To the difficult problem of making fit provision for the children and orphans of the British soldiers in India, he devoted much earnest thought; and, among other measures, appointed a committee with a view to the more efficient working of the noble bequest of Sir Henry Lawrence. A thick file of papers before me bears witness to his personal interest in the Lawrence Asylums. Regimental workshops, exhibitions, and every device for keeping alive the mental vitality of the British soldier under the strain of the Indian climate, found in him a constant friend. As regards improvements in efficiency, it may here be briefly stated that during his rule the Indian army was equipped with a better weapon, the artillery was furnished with the most approved rifled guns, and the cold weather camps of exercise, which now form so important a feature in the Indian military training, were inaugurated under his own eye. For these and for every other measure with a view to perfecting the Indian defences, the Earl of Mayo, however severe might be the strain of his financial necessities, found the requisite funds. He desired to avoid waste, but he was resolved above all things to secure efficiency;and he enjoyed a personal popularity with the army, both Native and European, such as few Governor-Generals of India have ever won.
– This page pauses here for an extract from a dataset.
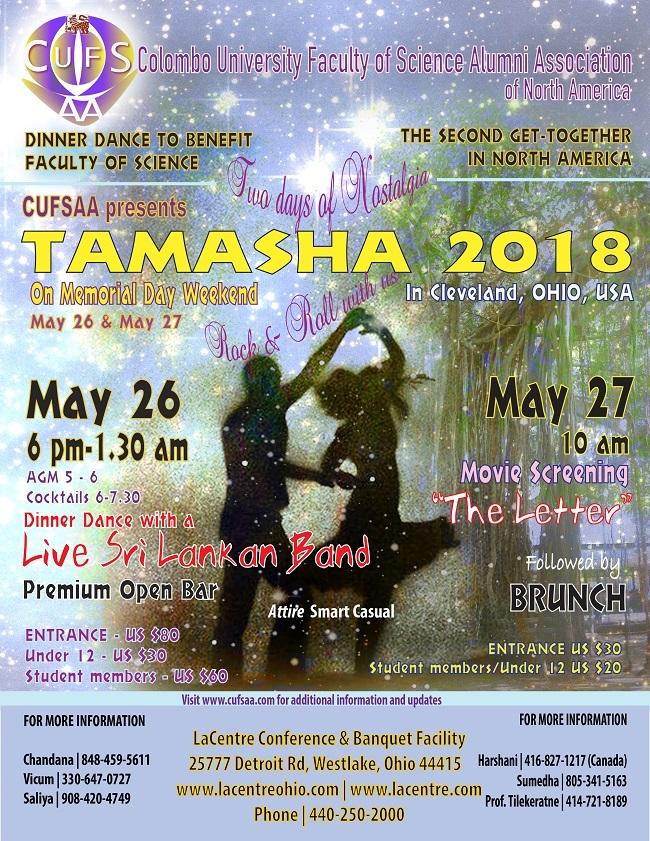 Tamasha 2018 Flyer
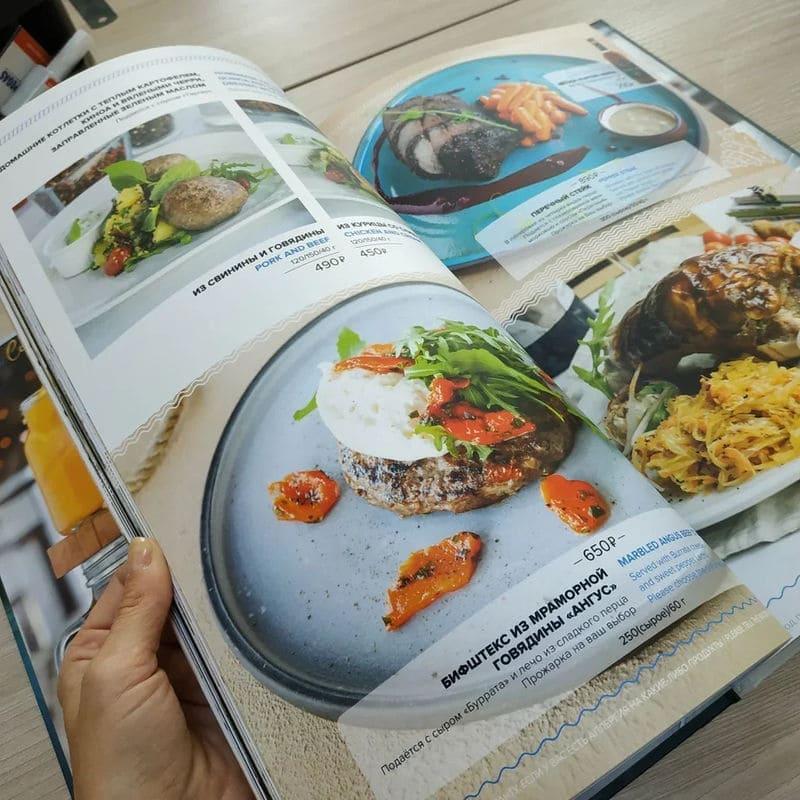 Печать и изготовление меню для ресторана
'Every shilling that is taken for unnecessary military expenditure,' he wrote in 1870, 'is so much withdrawn from those vast sums which it is our duty to spend for the moral and material improvement of the people. I admit to the full that a complete and an efficient military organisation is the base and foundation of our power here. We are bound to see that every officer and man is fit for immediate service, and that every arm and every military requisite is maintained in a state of the utmost efficiency. I believe that in the proposals which have been made, these principles have been strictly adhered to.'

A single sentence of the last Despatch which Lord Mayo lived to issue on the subject of army reform will fitly conclude this branch of my narrative. 'We cannot think that it is right to compel the people of this country to contribute one farthing more to military expenditure than the safety and defence of the country absolutely demand.'

LORDMAYO'SINTERNALADMINISTRATION

LORDMAYO'SINTERNALADMINISTRATION

The Mughal Government in its best days was a peripatetic one. Its camp was its capital, and the abandonment of that method marked the commencement of the false system of centralisation which in part led to the dismemberment of the Delhi Empire. Lord Mayo realised this fact, and by a well-planned system of tours he made himself acquainted with the separate provinces under his rule. He laboured hard to learn, not only each different system of local administration, but also the character and qualities of the men who conducted it. His genial presence and love of sport, combined with indefatigable powers for real work, won for him the affection, as well as the confidence of the District Officers throughout India. But no one who did not actually accompany him knew the fatigue of body and mind which he went through on the 21,763 miles of his Indian journeys, nor can realise the serious risks which he ran by rapid riding over bad roads or along precipices in thehill tracts. The only trip which was proposed to him for pleasure merely, he at once rejected. It was a matter of daily occurrence, that, rising at five o'clock, spending the whole day in travelling, receiving officials or Native Chiefs, and inspecting public works, Lord Mayo sat up half the night transacting business with his Foreign, or Private, or Military Secretary.

In these tours he saw much to praise, but also much to amend. The great Department of Public Works had during the previous twelve years rushed to the front of the spending departments in India. In its rapid development, it had to draw its officers from the Staff-Corps, or wheresoever they could be obtained, sometimes with little regard to their previous training for their new duties. Blunders and extravagance had been the result—a result which had been the despair of Lord Mayo's predecessors, and had given rise to grave scandals in the Public Press.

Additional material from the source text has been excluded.